Element 62 · Lanthanide (Rare Earth)
Samarium
Samarium-cobalt magnets remain the choice for high-temperature applications where neodymium magnets fail.
Element Facts
SYMBOL
Sm
ATOMIC NO.
62
ATOMIC WEIGHT
150.36
CATEGORY
Lanthanide (Rare Earth)
PERIOD
Period 6
GROUP
Group 3
Origins
Samarium was discovered in 1879 by Paul Émile Lecoq de Boisbaudran, isolated from the mineral samarskite (itself named after Colonel Vasili Samarsky-Bykhovets, a Russian mining engineer — making samarium the first element named, albeit indirectly, after a real person). Samarium-cobalt permanent magnets, developed in the 1960s–70s, were the first generation of modern rare earth magnets and are still preferred where high-temperature performance is needed over NdFeB magnets.
Key Properties
Samarium is element 62, named after the mineral samarskite. Samarium-cobalt magnets (SmCo5 and Sm2Co17) preceded neodymium magnets and retain importance in applications above 200°C where NdFeB demagnetises.
Modern Applications
Samarium-cobalt magnets in aerospace systems, military hardware, high-temperature motors, and travelling wave tubes (used in satellites and radar).

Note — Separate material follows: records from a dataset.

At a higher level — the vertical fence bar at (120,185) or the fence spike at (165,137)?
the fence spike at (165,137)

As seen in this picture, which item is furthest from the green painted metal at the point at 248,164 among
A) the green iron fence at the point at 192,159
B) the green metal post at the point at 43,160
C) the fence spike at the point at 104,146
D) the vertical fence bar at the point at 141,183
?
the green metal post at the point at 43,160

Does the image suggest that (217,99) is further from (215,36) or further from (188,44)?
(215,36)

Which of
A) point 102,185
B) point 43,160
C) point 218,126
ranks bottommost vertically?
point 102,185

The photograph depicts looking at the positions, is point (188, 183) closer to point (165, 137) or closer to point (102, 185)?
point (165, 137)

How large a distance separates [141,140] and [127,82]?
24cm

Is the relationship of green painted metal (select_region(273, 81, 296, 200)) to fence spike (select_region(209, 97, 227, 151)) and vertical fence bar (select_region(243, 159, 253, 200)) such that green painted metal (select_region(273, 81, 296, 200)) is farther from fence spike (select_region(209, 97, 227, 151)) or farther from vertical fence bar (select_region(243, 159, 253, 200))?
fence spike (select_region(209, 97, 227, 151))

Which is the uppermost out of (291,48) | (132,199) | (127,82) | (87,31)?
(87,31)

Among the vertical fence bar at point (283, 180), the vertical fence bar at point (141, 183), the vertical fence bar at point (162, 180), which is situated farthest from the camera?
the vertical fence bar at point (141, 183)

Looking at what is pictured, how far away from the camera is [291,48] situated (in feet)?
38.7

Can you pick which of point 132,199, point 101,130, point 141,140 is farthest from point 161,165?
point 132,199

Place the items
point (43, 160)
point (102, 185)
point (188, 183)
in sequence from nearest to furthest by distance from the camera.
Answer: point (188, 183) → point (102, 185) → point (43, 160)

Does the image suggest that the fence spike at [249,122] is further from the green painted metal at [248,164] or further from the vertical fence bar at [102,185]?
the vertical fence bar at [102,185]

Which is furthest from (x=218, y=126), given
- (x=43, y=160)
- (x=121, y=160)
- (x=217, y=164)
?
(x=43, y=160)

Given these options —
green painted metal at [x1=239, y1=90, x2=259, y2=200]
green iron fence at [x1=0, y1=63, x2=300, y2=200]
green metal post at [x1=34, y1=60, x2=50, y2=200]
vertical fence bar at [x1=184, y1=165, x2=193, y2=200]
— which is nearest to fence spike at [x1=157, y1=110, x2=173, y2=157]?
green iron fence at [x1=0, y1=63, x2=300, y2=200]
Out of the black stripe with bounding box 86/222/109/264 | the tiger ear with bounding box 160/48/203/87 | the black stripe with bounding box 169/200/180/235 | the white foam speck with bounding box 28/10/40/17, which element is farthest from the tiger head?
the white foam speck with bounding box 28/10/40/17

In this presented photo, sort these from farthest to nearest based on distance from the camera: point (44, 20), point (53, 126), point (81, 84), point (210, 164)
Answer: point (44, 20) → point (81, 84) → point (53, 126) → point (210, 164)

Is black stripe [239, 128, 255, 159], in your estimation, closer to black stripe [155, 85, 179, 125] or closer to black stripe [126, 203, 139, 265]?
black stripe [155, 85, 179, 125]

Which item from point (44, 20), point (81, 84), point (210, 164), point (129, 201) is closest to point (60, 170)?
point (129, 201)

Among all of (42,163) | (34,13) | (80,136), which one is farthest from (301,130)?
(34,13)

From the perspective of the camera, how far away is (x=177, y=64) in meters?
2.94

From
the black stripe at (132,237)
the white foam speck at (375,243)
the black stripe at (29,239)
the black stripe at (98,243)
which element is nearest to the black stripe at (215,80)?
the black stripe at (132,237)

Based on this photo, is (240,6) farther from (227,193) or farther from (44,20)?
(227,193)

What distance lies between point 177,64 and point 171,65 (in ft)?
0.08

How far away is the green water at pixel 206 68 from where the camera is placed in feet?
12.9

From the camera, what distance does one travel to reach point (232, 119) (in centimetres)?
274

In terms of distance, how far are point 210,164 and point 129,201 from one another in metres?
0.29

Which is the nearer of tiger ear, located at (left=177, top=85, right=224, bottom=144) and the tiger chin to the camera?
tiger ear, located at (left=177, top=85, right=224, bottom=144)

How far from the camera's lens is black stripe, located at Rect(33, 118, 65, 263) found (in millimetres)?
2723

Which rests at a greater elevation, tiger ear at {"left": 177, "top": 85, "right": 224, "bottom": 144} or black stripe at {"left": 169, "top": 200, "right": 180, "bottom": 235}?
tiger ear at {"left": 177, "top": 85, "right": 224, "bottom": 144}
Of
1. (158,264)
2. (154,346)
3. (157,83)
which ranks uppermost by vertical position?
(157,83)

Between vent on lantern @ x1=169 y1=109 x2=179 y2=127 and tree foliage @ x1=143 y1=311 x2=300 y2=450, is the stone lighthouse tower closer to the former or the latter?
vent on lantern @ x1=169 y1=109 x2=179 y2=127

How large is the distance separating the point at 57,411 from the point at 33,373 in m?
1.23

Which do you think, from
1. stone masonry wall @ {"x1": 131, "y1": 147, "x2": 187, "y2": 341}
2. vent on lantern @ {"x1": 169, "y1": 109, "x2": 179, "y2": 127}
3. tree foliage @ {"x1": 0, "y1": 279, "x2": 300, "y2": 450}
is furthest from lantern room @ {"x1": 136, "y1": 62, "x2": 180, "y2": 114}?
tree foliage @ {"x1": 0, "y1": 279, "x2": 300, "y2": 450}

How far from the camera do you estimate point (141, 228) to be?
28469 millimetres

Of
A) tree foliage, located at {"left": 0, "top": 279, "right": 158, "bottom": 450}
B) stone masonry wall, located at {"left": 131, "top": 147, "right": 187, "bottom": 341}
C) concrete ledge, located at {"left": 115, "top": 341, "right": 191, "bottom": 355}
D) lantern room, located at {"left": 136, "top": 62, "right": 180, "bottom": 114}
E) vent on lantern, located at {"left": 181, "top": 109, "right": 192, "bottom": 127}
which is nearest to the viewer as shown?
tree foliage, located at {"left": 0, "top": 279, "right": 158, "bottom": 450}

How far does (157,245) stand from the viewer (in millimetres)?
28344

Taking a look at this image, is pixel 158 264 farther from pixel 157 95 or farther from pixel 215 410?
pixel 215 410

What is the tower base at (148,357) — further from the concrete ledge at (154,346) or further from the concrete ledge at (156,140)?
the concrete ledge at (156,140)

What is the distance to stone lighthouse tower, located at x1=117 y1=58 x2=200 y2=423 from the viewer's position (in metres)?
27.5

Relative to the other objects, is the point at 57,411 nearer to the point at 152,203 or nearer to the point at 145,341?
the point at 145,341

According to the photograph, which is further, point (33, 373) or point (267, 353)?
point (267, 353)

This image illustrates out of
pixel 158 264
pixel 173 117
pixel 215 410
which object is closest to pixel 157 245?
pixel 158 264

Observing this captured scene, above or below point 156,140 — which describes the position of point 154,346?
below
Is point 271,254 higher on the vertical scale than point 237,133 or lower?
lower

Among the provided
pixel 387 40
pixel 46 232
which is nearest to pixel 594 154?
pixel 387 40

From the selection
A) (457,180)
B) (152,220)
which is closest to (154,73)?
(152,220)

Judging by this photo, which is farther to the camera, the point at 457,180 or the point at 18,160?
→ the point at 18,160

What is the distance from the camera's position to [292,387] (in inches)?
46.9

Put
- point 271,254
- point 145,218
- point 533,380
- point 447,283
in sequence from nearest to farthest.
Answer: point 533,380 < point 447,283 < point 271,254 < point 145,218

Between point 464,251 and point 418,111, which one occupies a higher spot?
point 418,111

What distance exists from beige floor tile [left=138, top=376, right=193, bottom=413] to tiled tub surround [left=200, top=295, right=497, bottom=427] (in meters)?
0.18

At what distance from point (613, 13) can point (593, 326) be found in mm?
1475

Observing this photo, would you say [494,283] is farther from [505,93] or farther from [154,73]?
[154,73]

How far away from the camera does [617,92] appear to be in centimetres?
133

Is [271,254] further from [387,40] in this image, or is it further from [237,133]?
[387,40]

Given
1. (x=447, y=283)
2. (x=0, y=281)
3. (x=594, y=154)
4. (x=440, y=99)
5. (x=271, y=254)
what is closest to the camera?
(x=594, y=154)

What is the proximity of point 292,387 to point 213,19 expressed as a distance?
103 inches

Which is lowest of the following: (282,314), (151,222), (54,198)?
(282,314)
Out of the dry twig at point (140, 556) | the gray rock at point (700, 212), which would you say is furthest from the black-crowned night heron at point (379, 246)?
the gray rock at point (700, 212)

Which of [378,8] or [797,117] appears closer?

Samarium oxide as nuclear reactor neutron absorber.
At the Yard
Why QuickStop Metals doesn’t buy Samarium:
Samarium-cobalt magnet recycling occurs at specialist rare earth and cobalt recovery facilities. General scrap yards do not handle these magnets separately — they go to dedicated processors.
Market Value
Samarium oxide trades at approximately £4–12/kg. Not a standard scrap material. Sourced mainly from Chinese rare earth production.